[PROBLEM]:
Change every "Used" in the data to "Pre-owned" and write out each line again with nothing else altered. Leave the pictures out.

__________________________________________________

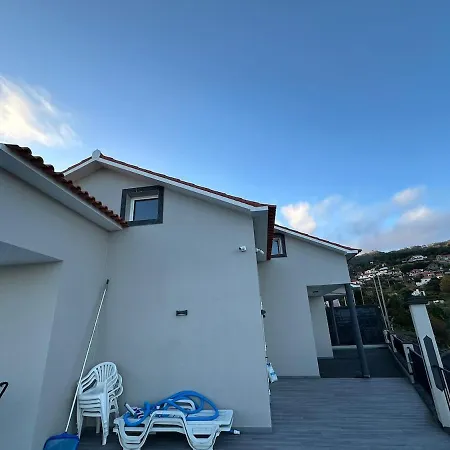 Apartment Cantinho Dos Sonhos Santa Cruz (Madeira)
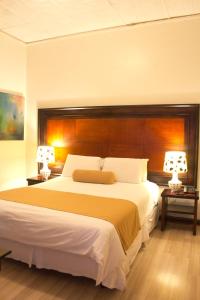 Superior Double Room room in Hotel Cuenca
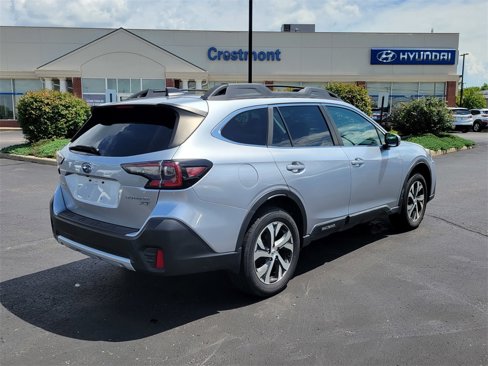 Used 2020 Subaru Outback Limited XT w/ Popular Package #2 image 4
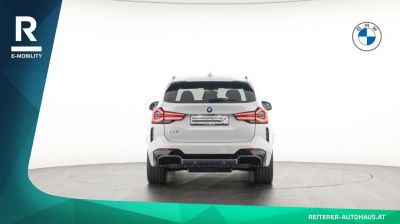 BMW iX3 Gebrauchtwagen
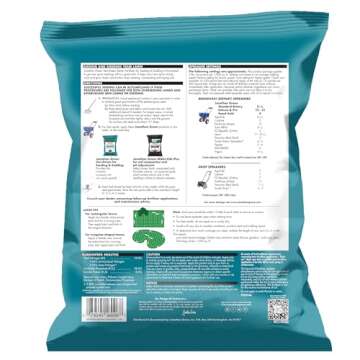 Jonathan Green Veri-Green Fertilizer for Lush Lawns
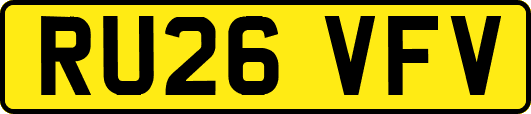 RU26VFV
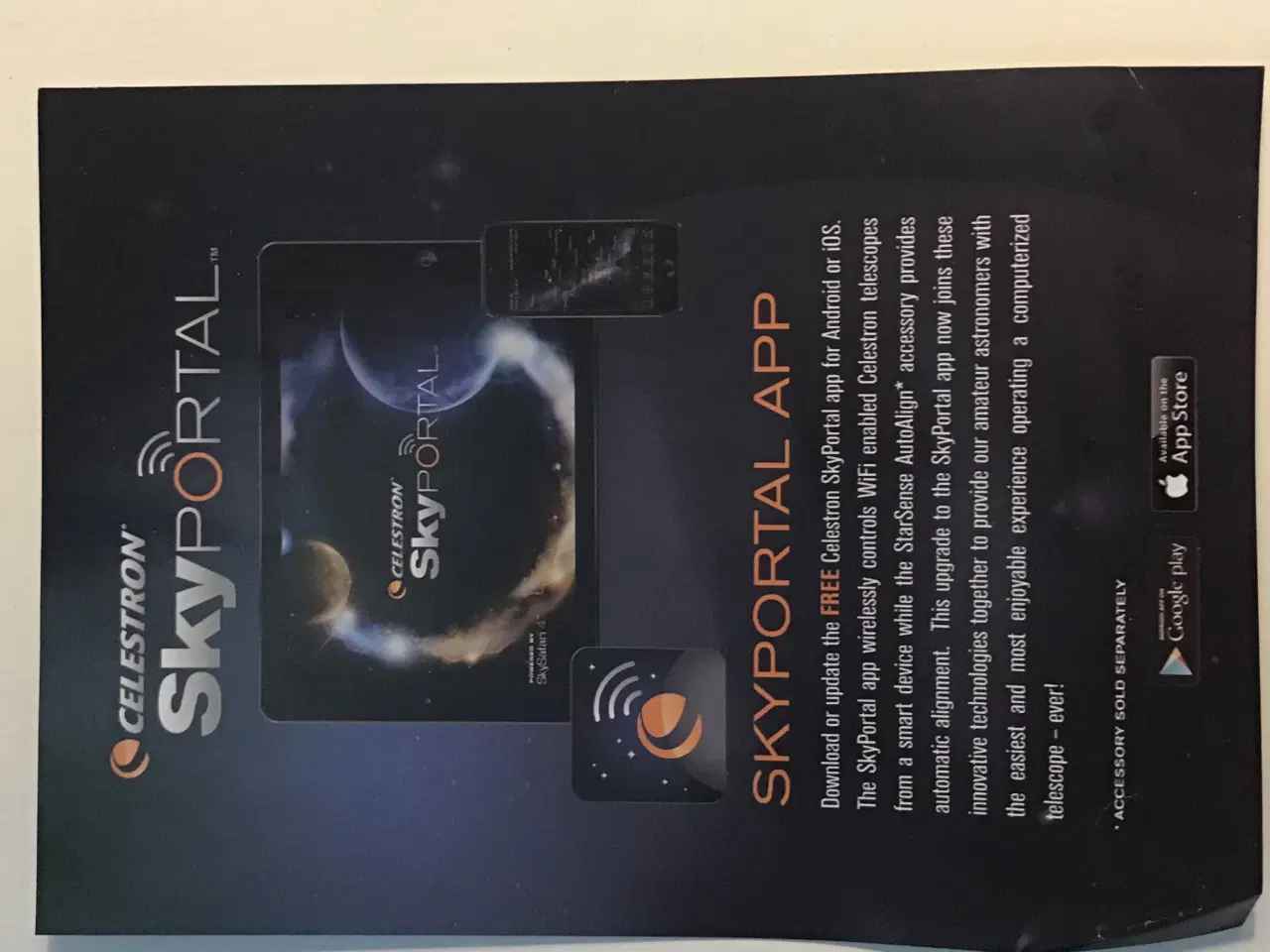 Billede 5 - Stjernekikkert Celestron Starsense LT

__________________________________________________

[EXERCISE SOLUTION]:
 Apartment Cantinho Dos Sonhos Santa Cruz (Madeira)
 Superior Double Room room in Hotel Cuenca
 Pre-owned 2020 Subaru Outback Limited XT w/ Popular Package #2 image 4
 BMW iX3 Gebrauchtwagen
 Jonathan Green Veri-Green Fertilizer for Lush Lawns
 RU26VFV
 Billede 5 - Stjernekikkert Celestron Starsense LT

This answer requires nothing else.